• **Tarefa a realizar**
Dê seguimento à entrevista sobre a pecuária brasileira a partir da última frase apresentada.

Juliano Fernandes, professor da UFG, destaca, no primeiro bloco, o papel estratégico dos coprodutos do etanol, a valorização da pecuária nacional e as perspectivas de novas oportunidades.
Foto: Bela Magrela
Durante o Encontro de Intensificação de Pastagens, realizado pela Scot Consultoria, o professor da Universidade Federal de Goiás (UFG) Juliano Fernandes mediou o primeiro bloco e trouxe reflexões importantes sobre o futuro da pecuária brasileira. Na entrevista, ele destaca a importância de o Brasil valorizar suas próprias conquistas, deixando de lado a chamada “síndrome do vira-lata”, além de abordar o papel estratégico dos coprodutos do etanol, como o DDG, em sistemas de produção mais eficientes e sustentáveis. Juliano também apresenta novidades das pesquisas em andamento na universidade em que leciona.
Scot Consultoria: Professor, o senhor mediou o primeiro bloco do Encontro de Intensificação de Pastagens. Conta para a gente como foi essa mediação e quais foram os insights do evento?
Juliano Fernandes: Participar do evento é sempre um grande prazer para mim. O primeiro bloco foi especialmente interessante, pois trouxe reflexões valiosas a partir da conversa com o Diogo Fleury (Esalq). Um dos principais pontos foi a necessidade de deixarmos de lado as comparações, parar de discutir como o Brasil se posiciona em relação aos Estados Unidos ou à Austrália.

• **Dados apresentados**
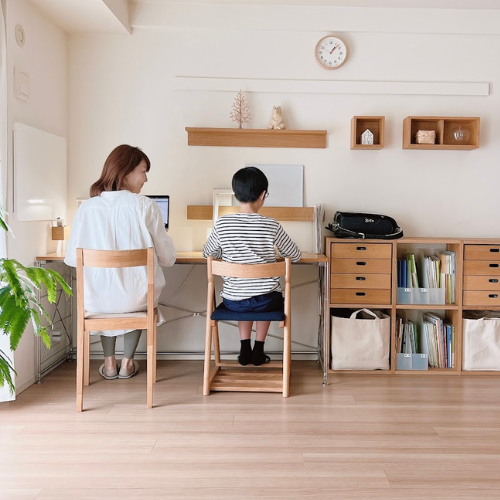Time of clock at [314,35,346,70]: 1:07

• **Resposta do exercício**
Precisamos olhar mais para a nossa própria realidade e reconhecer que somos bons no que fazemos. Isso reforça que sabemos fazer bem-feito. Temos nossas particularidades, assim como outros países têm as deles. Há aspectos que temos que buscar ser semelhante a eles, mas também existem pontos que eles se inspiram em nós. Ou seja, temos muitas coisas boas.
Outro detalhe que me chamou a atenção, foi a palestra do professor Luiz Gustavo Nussio (Esalq), que abordou a parte de conservação de coprodutos do etanol. Eu sou aficionado por coprodutos, já que o DDG e o WDG estão sempre presentes nas minhas linhas de pesquisa, e trabalho intensamente com esses coprodutos. Então, foi muito bom ver o posicionamento do professor Nussio sobre o assunto.
Quero destacar outros dois pontos importantíssimos do primeiro bloco. O primeiro é a necessidade de que temos que deixar de lado a “síndrome do vira-lata”. Em resumo, precisamos reconhecer que o Brasil é, de fato, muito competente no que faz e é necessário difundir mais o quanto o Brasil é bom em relação a pecuária de corte e a produção de carne bovina. O segundo ponto é a perspectiva de novas oportunidades para os próximos anos. Conforme ressaltou o professor Nussio, a tendência é de aumento na oferta de coprodutos úmidos, em razão da dificuldade de obtenção de cavaco para queima nas destilarias que devem entrar em operação. Com isso, o uso desses coprodutos deve ficar cada vez mais corriqueiro. Foi outra palestra muito importante e que conectou diretamente com a integração lavoura-pecuária-floresta (ILPF).
Nós não vamos deixar de produzir boi, mas também precisamos gerar energia, especialmente bioenergia, que é um dos grandes gargalos das indústrias. Nesse contexto, o eucalipto surge como um parceiro estratégico, mas sem que isso signifique renunciar à pecuária. O Brasil é um dos poucos países do mundo que consegue trabalhar com três safras em um mesmo sistema: grãos no verão, grãos no inverno e ainda integrar pastagem ou floresta sem comprometer o desempenho. Quando conversamos com os americanos, com quem temos bastante contato, e mencionamos esse modelo de três safras, a reação deles é sempre de surpresa. Eles simplesmente não conseguem compreender como conseguimos alcançar esse feito.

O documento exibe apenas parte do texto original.